6. Upper rectum dissection 09'43''
I already began the dissection. I wanted to show you the advantage of the shape of the Ligasure Advance® device. I’m using this shape to slide on the fascia and to be between the two fascias using the white and blue side of the shape to open better. These are the presacral vessels on the back. I’m closer to the sacral vessels. You see the dissection, which will now be performed laterally. Contrarily to the opinion of some authors who say that if you are in the right plane, you don’t see the nerve, we do see the nerve here. We change the technique of exposure. We have freed the posterior attachments of what I call the vertical segment of the rectum. Usually there are no adhesions anteriorly. I use a higher current, 30 Watts, because I want to cut more rapidly. The more power you use, the more smoke you have. I will open that and I will begin the dissection. I have opened the peritoneum, not on the side of the rectum as you can see, but on the side of the back of the bladder prostate.
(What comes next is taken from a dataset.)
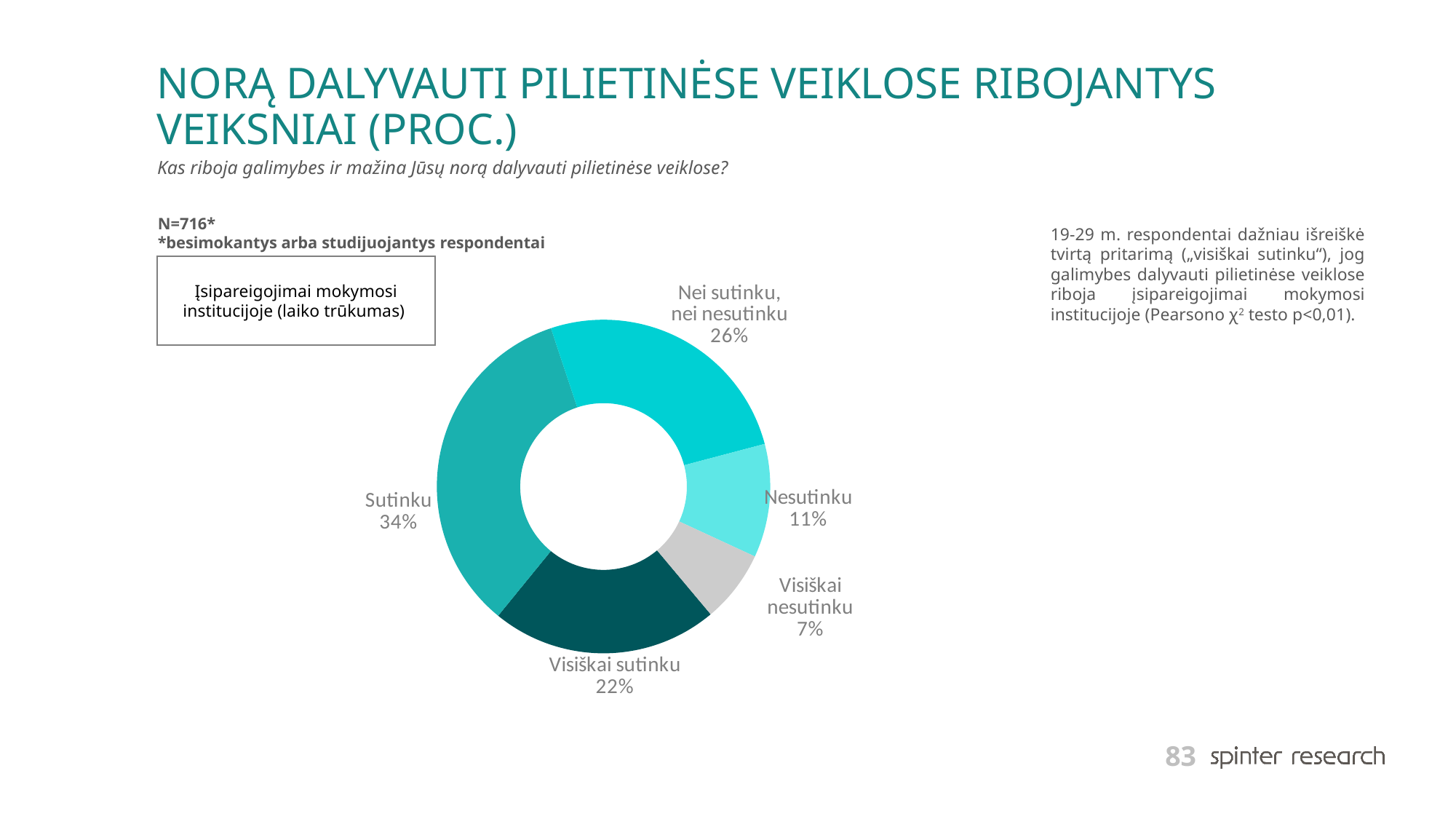
What percentage of respondents answered "Nesutinku"? 11% What is the combined share of "Sutinku" and "Visiškai sutinku"? 56% Which response category has the smallest share? Visiškai nesutinku Which response category has the largest share? Sutinku How many response categories are shown in the chart? 5 What percentage of respondents answered "Nei sutinku, nei nesutinku"? 26% What percentage of respondents answered "Visiškai sutinku"? 22% What percentage of respondents answered "Sutinku"? 34% What is the difference in percentage points between "Sutinku" and "Visiškai sutinku"? 12 What kind of chart is shown on the slide? Doughnut (pie) chart What percentage of respondents answered "Visiškai nesutinku"? 7% Which is larger, the share for "Nei sutinku, nei nesutinku" or the share for "Visiškai sutinku"? Nei sutinku, nei nesutinku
I stay lateral to the fascia propria. These are branches of nerves going to the rectum. We can divide them. These are the sacral branches. On the medial side, you were a little bit behind the fascia. I think that’s not a mistake. We will soon see better using a particular retraction. I have to free the lateral attachments, because you see, when we do this dissection, we have to navigate. So you rely more on this traction that opens the cleavage plane. This is a branch of the nerve. So you have to stay very close to the fascia propria. Right. This is a branch of the nerve. I’m dissecting coming from the inferior hypogastric plexus. I have to cut the branch close to the bowel. Another branch. Prof. Leroy is demonstrating the traction, which is so important because it makes it possible to see this image of the plexus. Without traction, you go straight ahead and you divide it. I think the shape is fantastic to open the plane. I have finished that and now I will do it anteriorly.